From Figure 5, we observe a falling AFD before the 1987 crash. In the beginning month of the crash, the AFD is quite stable, but it falls thereafter. In December, the AFD rebounds by 20%, reflecting that analysts have different opinions regarding the ending date of the crash. For the tech-bubble burst, Figure 3 shows that all the indices experience drastic drops and rebounds. This is especially the case for the Nasdaq. The AFD exhibits a downward trend in the first few months of the tech-bubble burst, after which it rebounds rapidly until the end of the burst.

4. FAMA-FRENCH THREE-FACTOR MODEL

To find the relationship between AFD and excess returns in the tech-bubble burst, we incorporate AFD into the Fama-French model.4 The model of Fama and French (1993) is able to capture the ordering of stock returns across portfolios sorted by variables such as size, B/M, or earning-to-price ratio. Here, we estimate the Fama-French three-factor model for subsamples with different AFDs. First, we sort the stocks in the 2000-2002 sub-sample into five dispersion quintiles, and obtain their average returns. The corresponding excess returns on the left-hand side of the model are derived by subtracting the risk-free rate from the returns obtained. We use the monthly average rate of the one-month U.S. Treasury bill as the risk-free rate.
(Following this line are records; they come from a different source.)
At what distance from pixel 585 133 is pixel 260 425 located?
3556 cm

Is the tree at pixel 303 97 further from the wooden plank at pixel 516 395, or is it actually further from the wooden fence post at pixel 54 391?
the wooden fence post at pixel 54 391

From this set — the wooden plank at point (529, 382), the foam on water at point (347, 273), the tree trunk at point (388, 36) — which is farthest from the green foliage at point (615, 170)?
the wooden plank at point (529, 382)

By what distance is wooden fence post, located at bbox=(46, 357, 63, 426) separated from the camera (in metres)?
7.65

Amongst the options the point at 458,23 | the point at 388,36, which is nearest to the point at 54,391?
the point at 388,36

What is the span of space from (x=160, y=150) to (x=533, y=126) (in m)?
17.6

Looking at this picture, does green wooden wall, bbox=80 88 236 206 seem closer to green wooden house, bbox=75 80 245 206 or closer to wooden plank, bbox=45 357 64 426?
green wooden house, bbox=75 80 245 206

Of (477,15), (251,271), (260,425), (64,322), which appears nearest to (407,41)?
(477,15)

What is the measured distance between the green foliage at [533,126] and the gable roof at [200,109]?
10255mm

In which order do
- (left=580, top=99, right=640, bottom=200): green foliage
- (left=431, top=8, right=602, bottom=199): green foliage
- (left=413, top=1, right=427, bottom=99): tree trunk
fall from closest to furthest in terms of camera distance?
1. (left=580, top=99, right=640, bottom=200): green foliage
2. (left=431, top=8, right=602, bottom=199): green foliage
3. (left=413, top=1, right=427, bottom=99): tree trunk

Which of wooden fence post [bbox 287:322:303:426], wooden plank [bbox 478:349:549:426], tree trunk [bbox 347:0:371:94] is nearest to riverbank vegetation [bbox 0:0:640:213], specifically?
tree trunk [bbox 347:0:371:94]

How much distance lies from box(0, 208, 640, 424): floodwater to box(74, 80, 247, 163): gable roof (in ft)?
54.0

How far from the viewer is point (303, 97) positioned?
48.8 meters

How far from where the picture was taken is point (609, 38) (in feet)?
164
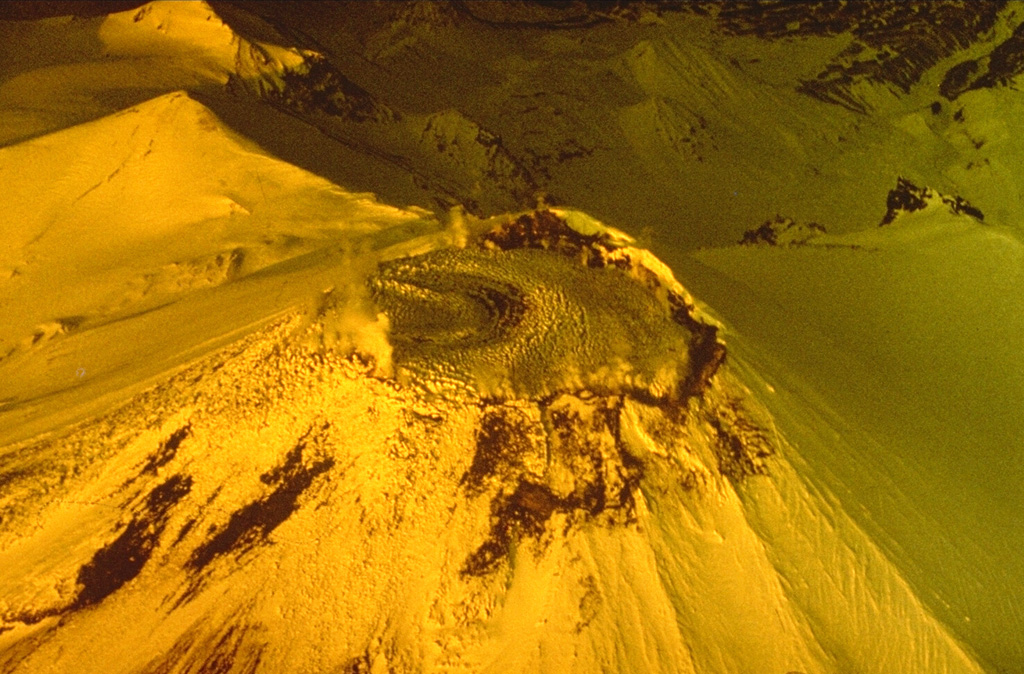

The three factors are constructed in the same way as Fama and French (1993). The first factor, R_m-R_f, is the excess return on the market portfolio. The second factor, SMB, is the difference between the return on a portfolio of small stocks and that of large stocks. The third factor, HML, is the difference between the return on a portfolio of high book-to-market stocks and that of low book-to-market stocks. The results are reported in Table 3. The reported t-statistics are Newey-adjusted for heteroskedasticity and serial correlations.5

The results in Table 3 indicate that the three-factor model leaves a large unexplained return for the portfolio of stocks in the lowest dispersion quintile. Thus, the three-factor model has a lower explanatory power in a rising market where analysts have consensus. Moreover, it is worth noting that, for high dispersion quintiles, the coefficients of HML turn significantly negative.

[Insert Table 3 here]

To examine whether dispersion of analysts’ forecasts can serve as a risk proxy to explain the excess return, we include the average dispersion of the monthly portfolios into the model. If a positive relationship is found, then the AFD can be used as a risk proxy to explain the excess return during stock market crashes. The results are reported in Table 4. Note that the coefficient of HML becomes insignificant. The R-square of the new model is close to 0.9.

[Insert Table 4]

After controlling for market risk, size and book-to-market ratio, the insignificant coefficient of AFD suggests that it is not a good proxy for risk. To allow for nonlinearity, we also include the square of dispersion in the model. The estimation results are reported in the lower panel of Table 4. The coefficient estimate of squared dispersion is significantly positive, suggesting that excess returns are high when dispersion is too low or too high. Thus, during the crash period, excess returns exist when analysts share that same view, or when they are highly disagree with one another about the prospect of a stock.

5. CONCLUSION

This paper provides a first attempt to study the relationship between the dispersion of analysts’ forecasts and excess stock returns surrounding stock market crashes. We find evidence from the U.S. market that analysts have a bad forecast performance three months before the crashes. We include the AFD and its square in the Fama-French model regression to explain the variation in stock returns during market crashes. It is found that the excess return of a stock has a U-shape relationship with the forecast dispersion of analysts. Thus, in a risky market environment, excess returns can be found in stocks with extreme AFD values.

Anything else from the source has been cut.